For the past two years (2018 + 2019) ATMA has teamed up with the Augustana Public Health Program to host programming to help students understand issues of reproductive justice, access to abortion care, combat abortion stigma, and center storytelling in discussions of abortion. The programming was supported by grants from Shout Your Abortion, “a decentralized network of individuals talking about abortion on our own terms and creating space for others to do the same.”
Such events ATMA allows space for our communities to grapple with issues through different avenues of discussion - something that is core to a liberal arts education and tied to Augustana’s mission and student learning outcomes.
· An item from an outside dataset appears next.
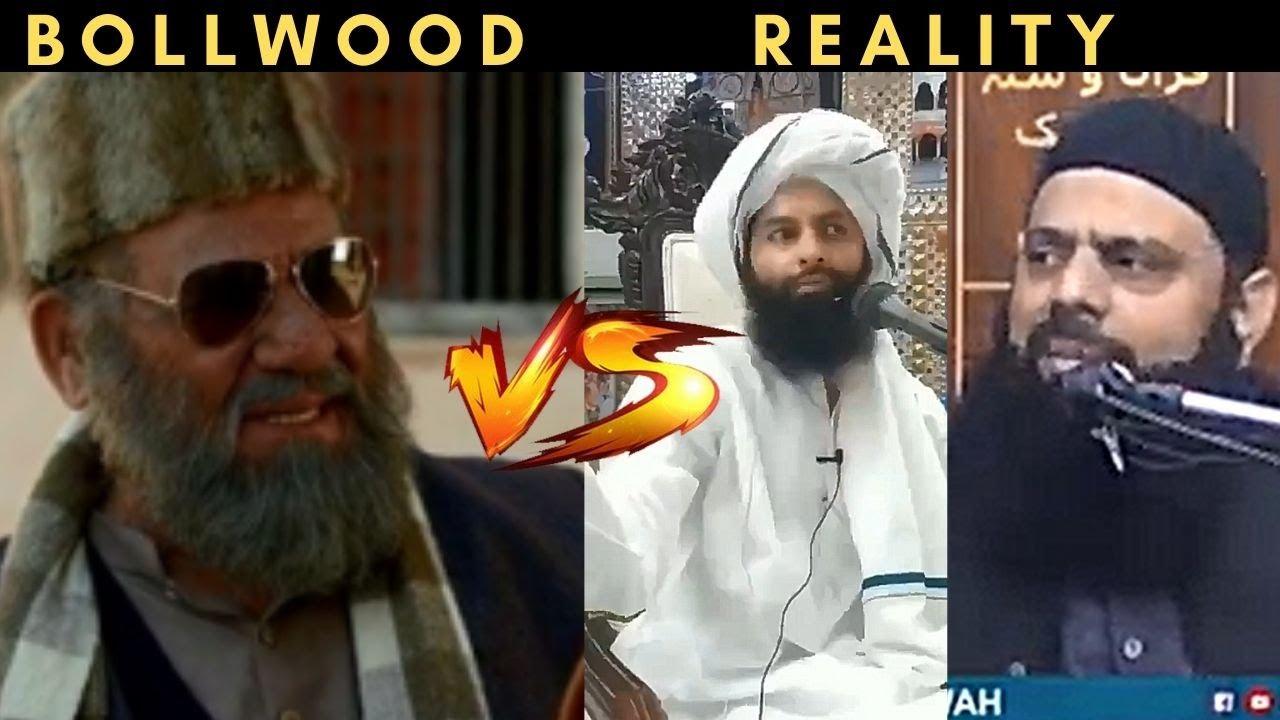 Reel life VS Real Life Maulana   Bollywood VS Reality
In 2018, we hosted #AbortionIsNormal, a pop up art exhibit featuring the work of a number of graphic design artists and organizations whose work centers on abortion care. In addition, the event hosted 7 speakers who work for regional abortion care providers, speaking telling their own stories. The event welcomed over 150 attendees, including Augustana students, faculty, staff, alumni, and Quad Cities community members. This was an unexpected turnout, especially because the area experienced an ice storm that evening that prevented many people from traveling and the event was only directly advertised to campus.
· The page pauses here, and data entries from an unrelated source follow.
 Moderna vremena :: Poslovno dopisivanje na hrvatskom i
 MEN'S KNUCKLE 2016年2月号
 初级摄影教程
Whereas the art exhibit took on a passive learning approach (attendees listened to speakers and looked at art), 2019’s events actively engaged participants through a student-organized book club discussion of Shout Your Abortion’s recently-published book and a zine-making workshop that encouraged participants to think and talk about abortion while creating art that represents their thoughts and experiences in order to continue dialogue and critical thinking. The book club was student-organized and hosted 57 participants over three sessions in the ATMA galleries. Participants (Augustana students, staff, and faculty) dialogued with each other around the stories and art shared in the book, shared their own perspectives and experiences, and The zine-making workshop was hosted by members of For the People Artists Collective, “a radical squad of Black artists and artists of color in Chicago. As artists who also organize, it is our duty to create work that uplifts and projects struggle, resistance, liberation, and survival within and for our marginalized communities and movements in our city and our world.”